▸ **READING TEXT**:

Moments after the biggest win of his career, Vergil Ortiz Jr. immediately looked into the crowd at the Dickies Arena in Fort Worth, Texas.

He spotted welterweight champion Terence "Bud" Crawford, who was ringside to watch Ortiz dispatch Maurice Hooker, a former 140-pound champion who, like Ortiz, recently moved up to welterweight.

Ortiz looked directly at Crawford and issued a challenge.

"If you want to make this fight happen, I'm more than willing to do it," Ortiz said.

Jaron "Boots" Ennis, another rising welterweight, followed in Ortiz's footsteps on Saturday with an impressive victory over Sergey Lipinets. The wins, three weeks apart from each other, could hint at a subtle, yet needed, shift in the 147-pound weight class.

For years, Crawford and Errol Spence Jr. have been the dominant welterweights but have never seemed close to securing the big fight against each other. Ennis and Ortiz's recent victories indicate that the division is headed toward a much-needed reboot.

"It's definitely a new wave of welterweights coming up right now," Ennis told ESPN before he knocked out Lipinets. "I just feel like it's time. It's time. It's time for them to, I guess, move out [of] the way or fight us."

Ennis and Ortiz are a pair of 23-year-olds who have the ability to flip the division on its head. Ortiz (17-0, 17 KOs) has been one of Golden Boy's most heralded prospects in recent years. Ennis (27-0, 25 KOs), promoted by D&D Boxing, was a decorated amateur who has lived up to the billing as a pro.

Each man is trying to position himself for a potential title shot in a very crowded division that has been held hostage by the idea of a Spence-Crawford fight for years.

Since Spence, 31, won a share of the welterweight title in 2017 and Crawford, 33, did the same in '18, boxing fans have clamored for that fight to occur. Depending on who is asked, a combination of hubris and boxing politics has prevented that from happening.

And right now, it seems like it will always be a mythical matchup. In an interview at the Ortiz-Hooker bout in March, Crawford said he's no longer concerned about Spence.

"I already told everybody that fight is history for me," Crawford told DAZN. "I'm not thinking or worried about Errol Spence anymore. That fight is behind me."

▸ **RECORDS PROVIDED**:

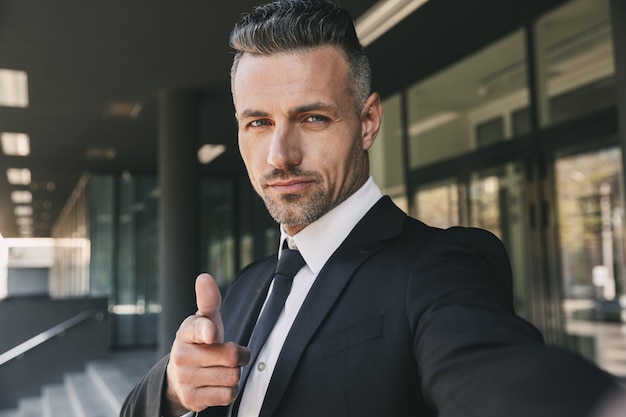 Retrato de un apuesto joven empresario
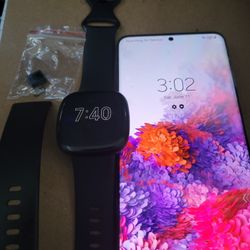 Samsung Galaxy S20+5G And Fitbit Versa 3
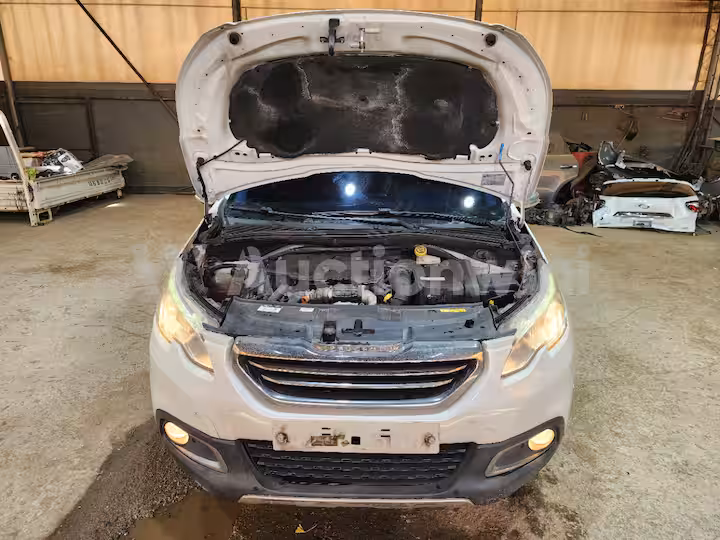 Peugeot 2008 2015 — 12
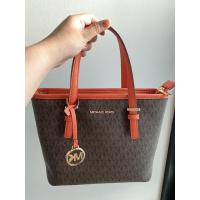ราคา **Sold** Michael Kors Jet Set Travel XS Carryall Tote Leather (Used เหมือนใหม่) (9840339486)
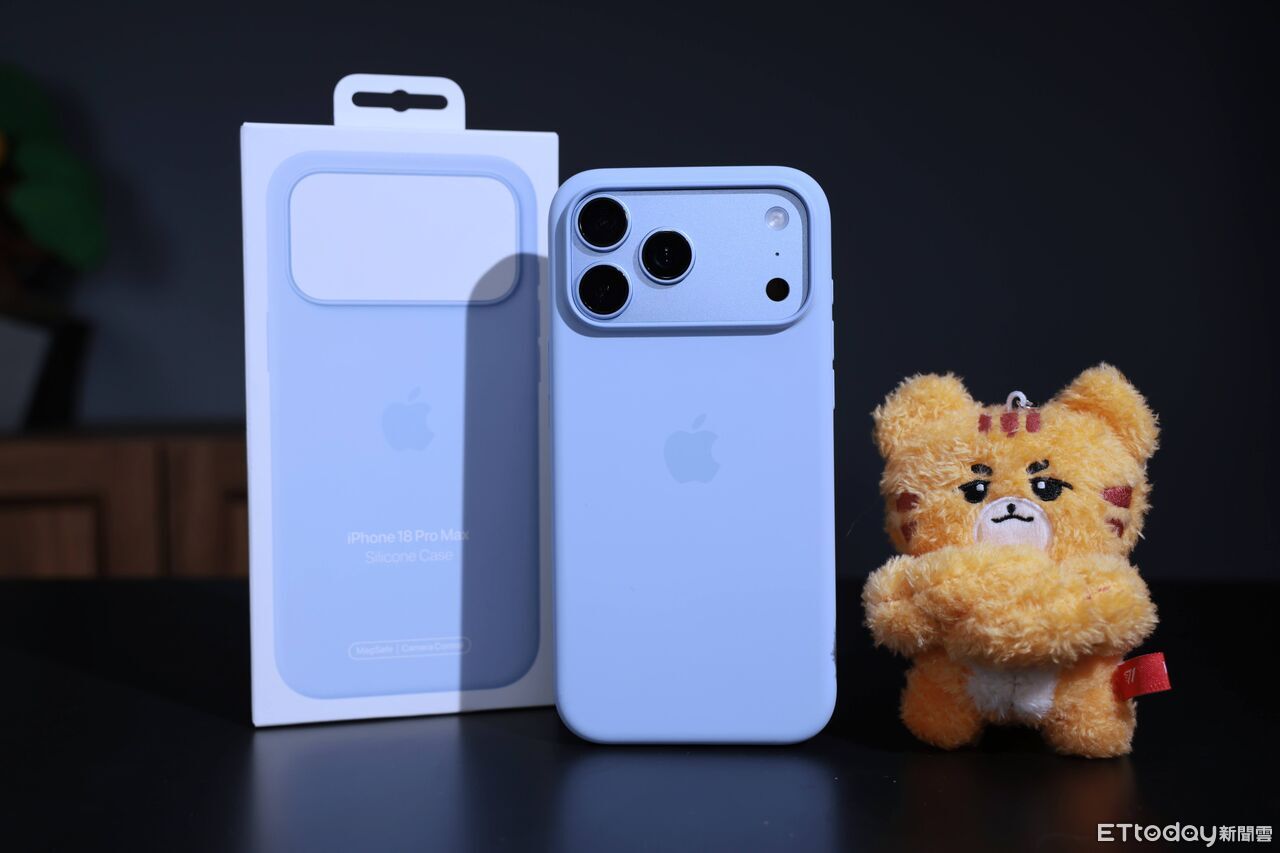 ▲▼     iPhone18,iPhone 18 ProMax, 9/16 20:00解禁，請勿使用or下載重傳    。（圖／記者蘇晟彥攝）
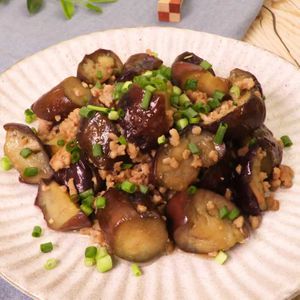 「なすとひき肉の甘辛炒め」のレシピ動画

--

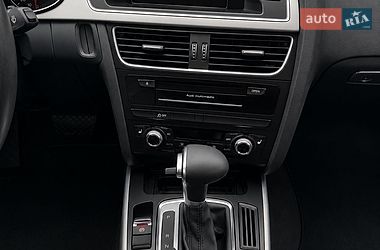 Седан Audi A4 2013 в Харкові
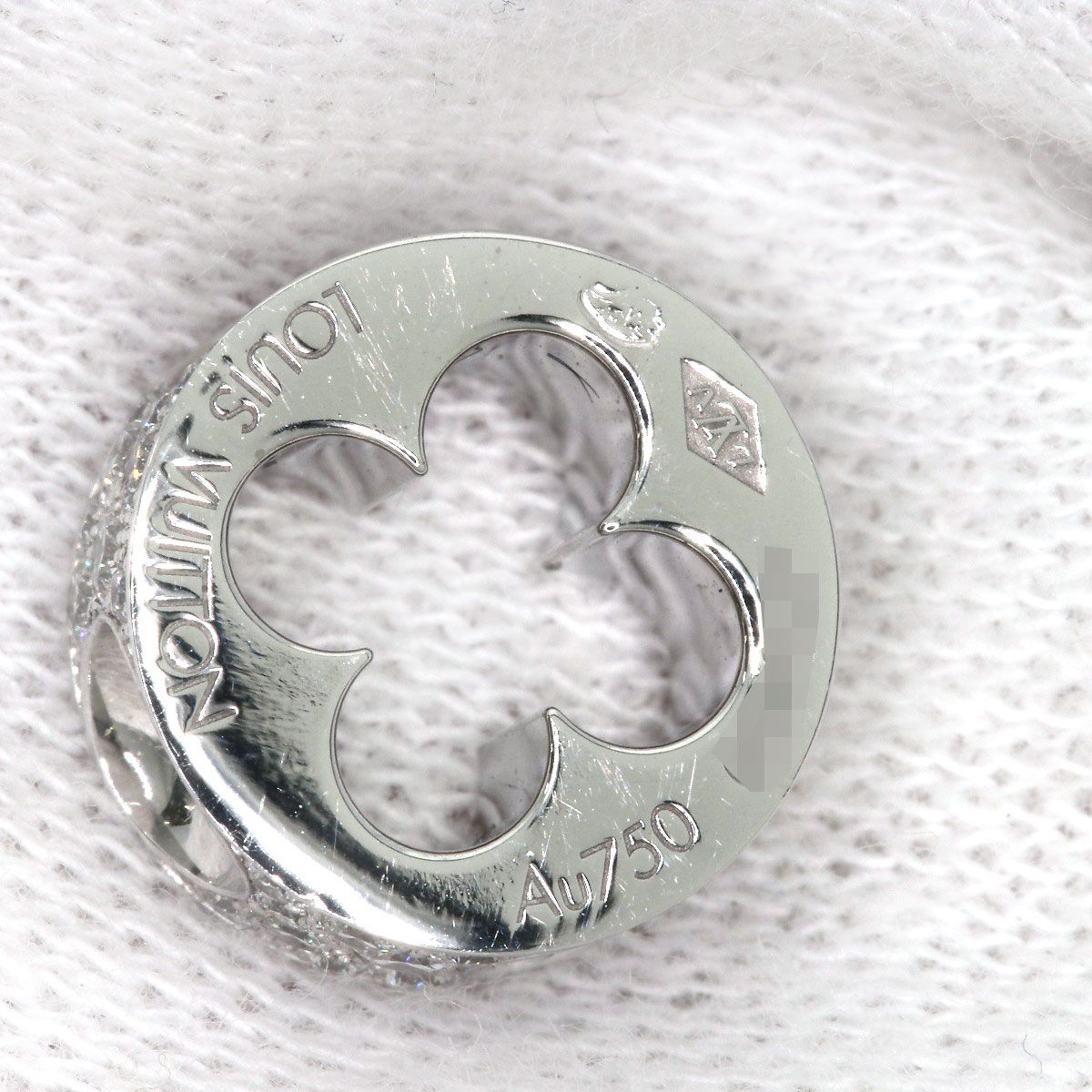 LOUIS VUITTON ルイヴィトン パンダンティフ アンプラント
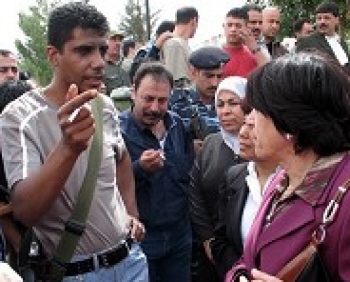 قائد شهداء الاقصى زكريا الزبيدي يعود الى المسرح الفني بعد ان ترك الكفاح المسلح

...

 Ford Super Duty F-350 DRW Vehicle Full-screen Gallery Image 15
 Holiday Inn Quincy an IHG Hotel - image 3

▸ **PROBLEMS AND TASKS**:
a) Quote the welterweight boxing article from "Since Spence, 31, won" through "concerned about Spence.", word for word.
b) Answer these from the welterweight boxing article:
(i) At which arena did Ortiz beat Maurice Hooker?
(ii) Which company promotes Jaron Ennis?
(iii) In what year did Errol Spence Jr. win a share of the welterweight title?
c) Carry on the welterweight boxing article from its final sentence.

▸ **SET OF ANSWERS**:
a)
Since Spence, 31, won a share of the welterweight title in 2017 and Crawford, 33, did the same in '18, boxing fans have clamored for that fight to occur. Depending on who is asked, a combination of hubris and boxing politics has prevented that from happening.

And right now, it seems like it will always be a mythical matchup. In an interview at the Ortiz-Hooker bout in March, Crawford said he's no longer concerned about Spence.

b)
(i) The Dickies Arena in Fort Worth, Texas.
(ii) D&D Boxing.
(iii) 2017.

c)
Because the Spence-Crawford matchup has been the prevailing narrative in the division for years, the welterweight class has grown increasingly stale and been a source of frustration. Now, the veterans have other problems besides each other.

After Ortiz beat Hooker, he said he wanted to face Crawford whether he was ready or not. Ennis expressed a similar sentiment before he stopped Lipinets, a former 140-pound titlist.

"When you want to be a world champion and want to be a legend, you gotta fight the best," Ennis told ESPN. "And that's all I want to do at the end of the day. I just want to fight all the best fighters."

The earnestness from Ortiz and Ennis is what makes them particularly refreshing. It's reminiscent of Teofimo Lopez's willingness to take on Vasily Lomachenko in 2020, a risk that resulted in Lopez winning three of the four lightweight belts and a victory over one of boxing's best pound-for-pound fighters.

Ennis said if it was up to him, he'd be willing to take on any opponent next. But he knows that isn't always in his control. The Philadelphia fighter said he has tried to get quality fighters in the ring for the bulk of the last two years. According to Ennis, some either didn't want to fight, turned down the offer or asked for more money -- which tends to be a discreet way of avoiding someone. Ennis knows that inside the ring and within the sport's scheduling structure, patience is sometimes required.

Well, the young guys have waited long enough.

"It's my time to take over this division in the boxing game," Ennis said. "This is the start of it right here. It's the beginning of it all."